Görev Listesi »
**a.** Haramlarla ilgili metnin son paragrafında Allah'ın koyduğu ya da belirlediği söylenen şeylerin tamamını, metinde yanlarında geçen nitelikle birlikte sıralayın.
**b.** Haramlarla ilgili metnin "Hamd, Allâh’a mahsustur." ile "olmayan haramlar belirlemiştır!" arasındaki bölümünü, bu iki ifade de dahil olmak üzere harfi harfine tekrar yazın.
━━ Verilen Metin
İNSANLARIN ÖNEMSEMEDİĞİ SAKINILMASI GEREKEN HARAMLAR!

Mukaddime: 

Rahmân ve Rahîm olan Allâh’u Teâlâ’nın Adıyla…

Hamd, Allâh’a mahsustur. O’na hamd eder, O’ndan yardım ve mağfiret dileriz. Nefislerimizin şerrinden ve amellerimizin kötülüğünden O’na sığınırız. O’nun hidâyete erdirdiğini hiç kimse saptıramaz, saptırdığını ise hiç kimse hidâyete erdiremez. Şehâdet ederim ki, Allâh’tan başka ibâdete lâyık hiçbir ilâh yoktur. Ve yine şehâdet ederim ki, Muhammed aleyhisselâm O’nun kulu ve Rasûlü’dür…

Bundan sonra:

Şüphesiz ki, Allah Subhanehu ve Teâlâ, ihmali caiz olmayan farzlar koymuştur! Aşılması caiz olmayan sınırlar ve çiğnenmesi caiz olmayan haramlar belirlemiştır!
━━━━
━━ Veriler
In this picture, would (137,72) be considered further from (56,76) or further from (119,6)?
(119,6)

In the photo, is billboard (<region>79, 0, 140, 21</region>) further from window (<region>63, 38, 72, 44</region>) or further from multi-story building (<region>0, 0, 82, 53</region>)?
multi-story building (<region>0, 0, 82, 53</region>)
━━━━
Çözümler »
**a.**
- İhmali caiz olmayan farzlar
- Aşılması caiz olmayan sınırlar
- Çiğnenmesi caiz olmayan haramlar

**b.**
Hamd, Allâh’a mahsustur. O’na hamd eder, O’ndan yardım ve mağfiret dileriz. Nefislerimizin şerrinden ve amellerimizin kötülüğünden O’na sığınırız. O’nun hidâyete erdirdiğini hiç kimse saptıramaz, saptırdığını ise hiç kimse hidâyete erdiremez. Şehâdet ederim ki, Allâh’tan başka ibâdete lâyık hiçbir ilâh yoktur. Ve yine şehâdet ederim ki, Muhammed aleyhisselâm O’nun kulu ve Rasûlü’dür…

Bundan sonra:

Şüphesiz ki, Allah Subhanehu ve Teâlâ, ihmali caiz olmayan farzlar koymuştur! Aşılması caiz olmayan sınırlar ve çiğnenmesi caiz olmayan haramlar belirlemiştır!